In [69]:
#data / numbers
import pandas as pd
pd.options.plotting.backend = "plotly"
import numpy as np
import string


#NLP
import gensim
import spacy
from sklearn.feature_extraction.text import TfidfVectorizer,CountVectorizer
from sklearn.feature_extraction import text
from sklearn.preprocessing import MinMaxScaler
from sklearn.metrics.pairwise import cosine_similarity


#PCA
from sklearn.decomposition import PCA
import contractions

#viz

import plotly
import plotly.graph_objs as go
from plotly.offline import download_plotlyjs, iplot, plot
import chart_studio
import plotly.figure_factory as ff
import chart_studio.plotly as py
chart_studio.tools.set_credentials_file(username='kitsamho', api_key='JPuAu5Xtf7BhX43kDd4m')

import tensorflow as tf
import tensorflow_hub as hub

import glob




In [4]:
"""
GITHUB
readme
1) scraper as class
2) Main notebook
3) raw data




MEDIUM
copy
gists
some codeblocks


"""

'\nGITHUB\nreadme\n1) scraper as class\n2) Main notebook\n3) raw data\n\n\n\n\nMEDIUM\ncopy\ngists\nsome codeblocks\n\n\n'

### Read in data..

In [145]:
df = pd.read_csv('../Lyric_data/lyrics.csv') #read in csv

### Get Genres

In [146]:
df.artist.unique()

array(['Snoop Dogg', 'Cannibal Corpse', 'Kanye West', 'Nine Inch Nails',
       'AC DC', 'The Rolling Stones', 'Public Enemy', 'Alice In Chains',
       'Cradle of Filth', 'Metallica', 'The Beatles', 'Slayer', 'Adele',
       'JAY Z', 'Nirvana', 'Green Day', 'Motley Crue', 'Stevie Wonder',
       'Sex Pistols', 'Elton John', 'Queen', 'Stormzy', 'Megadeth',
       'Madonna', 'U2', 'Drake', 'Coldplay'], dtype=object)

In [147]:
genres = ['hip-hop/rap','death-metal','hip-hop/rap',
          'alternative','rock','rock','hip-hop/rap',
          'alternative','death-metal','metal',
          'pop','metal','soul','hip-hop/rap','alternative','alternative',
          'rock','soul',
          'punk','pop','rock','hip-hop/rap','metal',
          'pop','pop/rock','hip-hop/rap','pop/rock']

In [148]:
#make a genre dictionary
genre_dic = dict(zip(df.artist.unique(),genres))

In [149]:
#add genre columns
df['genre'] = df.artist.map(lambda x: genre_dic[x])

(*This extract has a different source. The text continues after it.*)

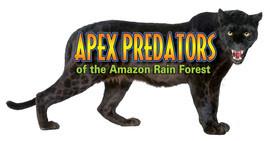 Cover: Apex Predators of the Amazon Rain Forest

### Count word frequencies for each song

In [150]:
#get lyric frequencies for each song
df['lyric_count'] = df['lyrics'].map(lambda x: len(x.split()))#

For plotting, we need to scale back the data in order for the traces to be the right size for the Plotly visualisations

In [151]:
#normalise lyric counts
norm = [float(i)/max(df.lyric_count) for i in df.lyric_count]

In [152]:
#get column for normalised data
df['lyric_count_norm'] = norm

In [153]:
#scale it up
df['lyric_count_norm'] = df['lyric_count_norm'].map(lambda x: x*55)

### Get a unique artist code (for plotting)

We need to get some unique codes in order to be able to colour our traces

In [154]:
#get a unique code for each artists
artist_code = [i for i in range(len(df.artist.unique()))]

#get a dictionary
artist_dic = dict(zip(df.artist.unique(),artist_code))

#add artist code as column
df['artist_coding'] = df.artist.map(lambda x: artist_dic[x])

### Get a genre code (for plotting)

As above - but for genre

In [155]:
#get a unique code for each genre
genre_code = [i for i in range(len(df.genre.unique()))]

#get a dictionary
genre_code_dic = dict(zip(df.genre.unique(),genre_code))

#add genre code as column
df['genre_coding'] = df.genre.map(lambda x: genre_code_dic[x])


Inspect new columns

In [156]:
df.tail(2)

Unnamed: 0,artist,song,lyrics,genre,lyric_count,lyric_count_norm,artist_coding,genre_coding
1008,Coldplay,When I Need A Friend,"Holy, Holy Dove descend Soft and slowly When I...",pop/rock,72,2.600131,26,8
1009,Coldplay,Life in Technicolor II,There's a wild wind blowing Down the corner of...,pop/rock,117,4.225213,26,8


# EDA

Explore distribution of genres in data

In [157]:
#plot genres
fig = pd.DataFrame(df.genre.value_counts()).plot.bar(title='Count of genre',template='ggplot2',labels=dict(index="genre", value="count"))
fig.show()

Explore song frequency by artist

In [158]:
pd.DataFrame(df.artist.value_counts()).plot.bar(title='Count of songs by artist',template='ggplot2',
                                                labels=dict(index="band", value="count"))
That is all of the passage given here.